--- start ENTRIES ---

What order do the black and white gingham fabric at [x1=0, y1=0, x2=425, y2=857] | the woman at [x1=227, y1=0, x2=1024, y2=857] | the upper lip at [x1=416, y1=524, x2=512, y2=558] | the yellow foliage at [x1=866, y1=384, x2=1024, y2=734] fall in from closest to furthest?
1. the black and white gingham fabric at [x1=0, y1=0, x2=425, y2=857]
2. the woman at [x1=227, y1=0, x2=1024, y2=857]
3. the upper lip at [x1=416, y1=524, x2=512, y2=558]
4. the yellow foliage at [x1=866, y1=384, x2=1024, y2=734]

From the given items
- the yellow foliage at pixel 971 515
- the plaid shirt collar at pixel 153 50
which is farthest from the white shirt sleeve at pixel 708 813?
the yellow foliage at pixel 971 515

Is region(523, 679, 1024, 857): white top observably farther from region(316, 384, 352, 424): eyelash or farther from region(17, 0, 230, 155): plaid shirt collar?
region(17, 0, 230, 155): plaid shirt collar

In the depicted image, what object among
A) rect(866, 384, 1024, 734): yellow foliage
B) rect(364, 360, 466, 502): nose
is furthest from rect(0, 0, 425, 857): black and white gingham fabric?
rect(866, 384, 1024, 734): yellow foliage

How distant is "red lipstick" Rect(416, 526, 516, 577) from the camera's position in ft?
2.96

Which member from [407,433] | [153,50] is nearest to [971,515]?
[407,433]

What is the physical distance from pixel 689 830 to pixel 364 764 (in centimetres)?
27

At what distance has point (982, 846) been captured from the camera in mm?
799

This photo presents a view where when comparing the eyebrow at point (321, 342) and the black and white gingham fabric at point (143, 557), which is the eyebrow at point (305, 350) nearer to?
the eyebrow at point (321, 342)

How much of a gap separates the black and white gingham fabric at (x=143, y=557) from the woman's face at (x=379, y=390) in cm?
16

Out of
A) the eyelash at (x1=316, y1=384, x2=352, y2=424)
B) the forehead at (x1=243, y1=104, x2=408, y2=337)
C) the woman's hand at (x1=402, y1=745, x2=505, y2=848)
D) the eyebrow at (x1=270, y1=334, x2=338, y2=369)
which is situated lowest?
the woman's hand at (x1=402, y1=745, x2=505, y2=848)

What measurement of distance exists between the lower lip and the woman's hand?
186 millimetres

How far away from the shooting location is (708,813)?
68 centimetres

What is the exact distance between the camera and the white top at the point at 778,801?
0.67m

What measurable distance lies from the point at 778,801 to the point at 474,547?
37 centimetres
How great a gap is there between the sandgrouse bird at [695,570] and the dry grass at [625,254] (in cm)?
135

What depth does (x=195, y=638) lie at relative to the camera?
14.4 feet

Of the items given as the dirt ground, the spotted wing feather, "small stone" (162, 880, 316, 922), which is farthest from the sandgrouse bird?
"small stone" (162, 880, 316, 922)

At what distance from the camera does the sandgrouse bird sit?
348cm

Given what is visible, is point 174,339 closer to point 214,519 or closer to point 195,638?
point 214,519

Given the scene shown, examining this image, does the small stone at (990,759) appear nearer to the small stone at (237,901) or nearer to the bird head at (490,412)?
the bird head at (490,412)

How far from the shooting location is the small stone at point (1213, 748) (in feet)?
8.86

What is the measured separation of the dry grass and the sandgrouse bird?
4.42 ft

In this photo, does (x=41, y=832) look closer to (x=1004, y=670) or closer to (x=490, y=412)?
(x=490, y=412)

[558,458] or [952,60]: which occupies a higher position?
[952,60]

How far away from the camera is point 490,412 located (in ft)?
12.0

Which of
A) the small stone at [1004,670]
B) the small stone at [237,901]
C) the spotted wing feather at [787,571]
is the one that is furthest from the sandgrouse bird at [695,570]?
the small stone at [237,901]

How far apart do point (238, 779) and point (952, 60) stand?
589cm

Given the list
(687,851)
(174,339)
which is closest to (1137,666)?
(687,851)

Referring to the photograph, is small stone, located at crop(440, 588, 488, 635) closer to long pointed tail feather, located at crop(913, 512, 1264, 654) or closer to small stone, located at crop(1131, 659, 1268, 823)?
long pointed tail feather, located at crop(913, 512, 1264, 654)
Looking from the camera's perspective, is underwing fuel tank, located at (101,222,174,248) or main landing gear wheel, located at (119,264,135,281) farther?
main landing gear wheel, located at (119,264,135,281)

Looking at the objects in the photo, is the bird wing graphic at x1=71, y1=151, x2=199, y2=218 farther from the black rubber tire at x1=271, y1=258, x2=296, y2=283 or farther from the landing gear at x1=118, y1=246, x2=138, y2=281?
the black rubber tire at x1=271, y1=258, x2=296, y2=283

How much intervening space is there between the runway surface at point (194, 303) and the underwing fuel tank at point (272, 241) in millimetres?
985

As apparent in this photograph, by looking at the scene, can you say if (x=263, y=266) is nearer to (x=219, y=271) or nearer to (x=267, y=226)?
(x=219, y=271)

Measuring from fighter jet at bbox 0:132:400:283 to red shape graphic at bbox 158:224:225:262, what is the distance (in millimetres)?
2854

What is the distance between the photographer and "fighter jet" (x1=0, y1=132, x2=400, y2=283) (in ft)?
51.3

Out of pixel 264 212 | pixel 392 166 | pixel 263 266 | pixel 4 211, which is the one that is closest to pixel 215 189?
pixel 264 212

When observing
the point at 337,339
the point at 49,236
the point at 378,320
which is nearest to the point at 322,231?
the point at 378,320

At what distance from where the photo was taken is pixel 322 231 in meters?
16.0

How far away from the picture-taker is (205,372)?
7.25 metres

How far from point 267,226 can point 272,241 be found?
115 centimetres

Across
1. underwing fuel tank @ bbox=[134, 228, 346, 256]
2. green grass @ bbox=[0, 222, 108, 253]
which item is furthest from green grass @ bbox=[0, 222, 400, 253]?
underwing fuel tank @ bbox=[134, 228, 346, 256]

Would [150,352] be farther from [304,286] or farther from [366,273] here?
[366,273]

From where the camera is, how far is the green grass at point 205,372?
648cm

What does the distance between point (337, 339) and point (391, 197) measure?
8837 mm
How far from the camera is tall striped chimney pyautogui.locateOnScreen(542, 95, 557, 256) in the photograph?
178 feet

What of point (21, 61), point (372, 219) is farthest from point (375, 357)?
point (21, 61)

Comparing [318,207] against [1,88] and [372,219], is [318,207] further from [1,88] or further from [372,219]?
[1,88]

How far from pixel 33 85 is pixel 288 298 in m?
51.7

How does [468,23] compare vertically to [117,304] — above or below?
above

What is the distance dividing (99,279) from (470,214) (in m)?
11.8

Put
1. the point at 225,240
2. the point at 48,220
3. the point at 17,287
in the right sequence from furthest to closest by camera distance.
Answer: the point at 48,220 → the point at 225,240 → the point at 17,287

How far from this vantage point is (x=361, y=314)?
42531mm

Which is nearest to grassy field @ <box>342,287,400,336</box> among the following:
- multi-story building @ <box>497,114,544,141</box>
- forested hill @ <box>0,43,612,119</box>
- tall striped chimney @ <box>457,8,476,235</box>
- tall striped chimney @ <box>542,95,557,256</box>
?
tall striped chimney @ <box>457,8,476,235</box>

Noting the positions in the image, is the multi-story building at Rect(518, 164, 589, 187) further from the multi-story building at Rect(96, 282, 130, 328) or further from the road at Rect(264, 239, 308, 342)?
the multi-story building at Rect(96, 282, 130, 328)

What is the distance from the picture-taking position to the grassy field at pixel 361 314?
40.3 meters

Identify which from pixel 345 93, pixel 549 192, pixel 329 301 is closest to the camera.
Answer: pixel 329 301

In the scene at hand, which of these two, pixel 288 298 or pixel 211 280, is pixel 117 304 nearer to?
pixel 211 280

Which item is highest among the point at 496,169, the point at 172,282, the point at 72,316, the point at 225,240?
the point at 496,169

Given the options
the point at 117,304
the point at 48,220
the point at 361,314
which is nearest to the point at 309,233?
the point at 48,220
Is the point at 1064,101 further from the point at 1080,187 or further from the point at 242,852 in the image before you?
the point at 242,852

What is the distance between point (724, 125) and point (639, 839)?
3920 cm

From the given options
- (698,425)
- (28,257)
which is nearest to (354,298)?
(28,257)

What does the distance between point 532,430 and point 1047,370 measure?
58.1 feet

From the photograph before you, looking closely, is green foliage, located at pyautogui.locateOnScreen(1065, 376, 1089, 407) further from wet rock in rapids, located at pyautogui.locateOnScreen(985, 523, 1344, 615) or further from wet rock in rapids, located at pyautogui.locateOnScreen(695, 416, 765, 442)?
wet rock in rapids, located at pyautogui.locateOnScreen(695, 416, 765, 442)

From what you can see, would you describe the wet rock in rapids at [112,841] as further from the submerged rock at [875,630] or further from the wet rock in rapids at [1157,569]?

--- end ENTRIES ---

* SHORT EXERCISE
Copy out the lines above, from the very first line through the one containing "3. the upper", without any change.

* THE RESPONSE
What order do the black and white gingham fabric at [x1=0, y1=0, x2=425, y2=857] | the woman at [x1=227, y1=0, x2=1024, y2=857] | the upper lip at [x1=416, y1=524, x2=512, y2=558] | the yellow foliage at [x1=866, y1=384, x2=1024, y2=734] fall in from closest to furthest?
1. the black and white gingham fabric at [x1=0, y1=0, x2=425, y2=857]
2. the woman at [x1=227, y1=0, x2=1024, y2=857]
3. the upper lip at [x1=416, y1=524, x2=512, y2=558]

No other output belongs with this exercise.